Antes que a apresentadora do telejornal pudesse encerrar a notícia o sacerdote já tinha a sobrenatural certeza que a vítima era seu filho espiritual a quem tanto confortara na noite anterior. O padre correu até seu quarto, a porta do alçapão estava descoberta no canto ao lado de sua cama. Puxou um tapete e cobriu a portinhola de madeira que agora estava invisível. Para garantir o sigilo da passagem secreta para o porão arrastou uma pequena cômoda. Fazia tudo como atos premeditados. Em seguida, pregou na parede uma cruz cuidadosamente posicionada sobre a cômoda. Está protegida agora! Ele estava cumprindo tudo que seu querido filho adotivo tinha pedido dias antes. A agenda! O padre então recordou de outro detalhe. A agenda e o número que deveria ligar conforme outra importante recomendação do rapaz. Thomas ergueu o colchão da cama e lá estava a agenda. Ao folear a pequena caderneta, procurou o primeiro número do bloco C. Ao encontrar o número em questão Thomas logo estranhou o fato que todos os outros números da página estavam nomeados exceto aquele. Ao contrário dos outros o número tinha uma sigla no lugar de um nome próprio que indicasse o dono.

– C.C.C? Sussurrou Thomas com grande estranheza.

O padre tinha no quarto uma escrivaninha do começo do século passado, assim como tudo que tinha em casa. O telefone sob o referido cômodo parecia lhe encarar severo ordenando que fosse usado imediatamente. Assim o padre o fez. Agarrou o telefone com força e discou o número. O padre não tinha a menor ideia para onde estava ligando, o código de área do telefone não era de São Paulo. A ligação foi redirecionada duas vezes para a caixa postal. Na terceira vez, no entanto o padre deixou um recado pedindo que retornasse para seu número em caráter de urgência.

Após olhar para todos os feitos dos últimos minutos fez uma genuflexão diante do crucifixo de madeira e desatando o rosário da cintura começou uma oração de encomenda da alma regada a muitas lágrimas. Meu filho está morto! Padre Thomas a muito tempo não sentia tão grande dor. Ele sabia quem tinha feito esse ato, no entanto não poderia abrir a boca e nem se sujar com a justiça dos homens. Esse era seu pensamento. Apenas uma ordem Vaticana poderia liberá-lo para abrir a boca sobre o caso. No entanto, ele não pretendia nem sair de casa. Quinze minutos depois o telefone tocou para a surpresa do padre. Ele ainda estava na terceira dezena do Santo Rosário, mas não hesitou em atender com pressa a ligação.

– Alô? Disse o padre apreensivo.

– Recebi seu recado na secretaria eletrônica. Já imagino que deve ser você David. Pode parar com suas…

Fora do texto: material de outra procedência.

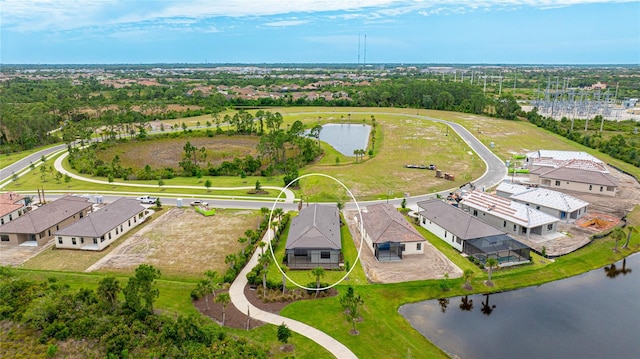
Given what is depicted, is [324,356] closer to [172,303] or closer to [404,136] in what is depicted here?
[172,303]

– Não é David quem fala. – Disse o padre – David está morto!

O padre ficou com a voz esganiçada e o homem do outro lado da linha emudeceu.

– Foram os filhos da escuridão. Eles mataram David. As tatuagens de David vão guia-lo! Foi tudo que ele pediu que eu dissesse. A Irmandade…

Os toques agudos do outro lado da linha indicou que o homem desligou o telefone.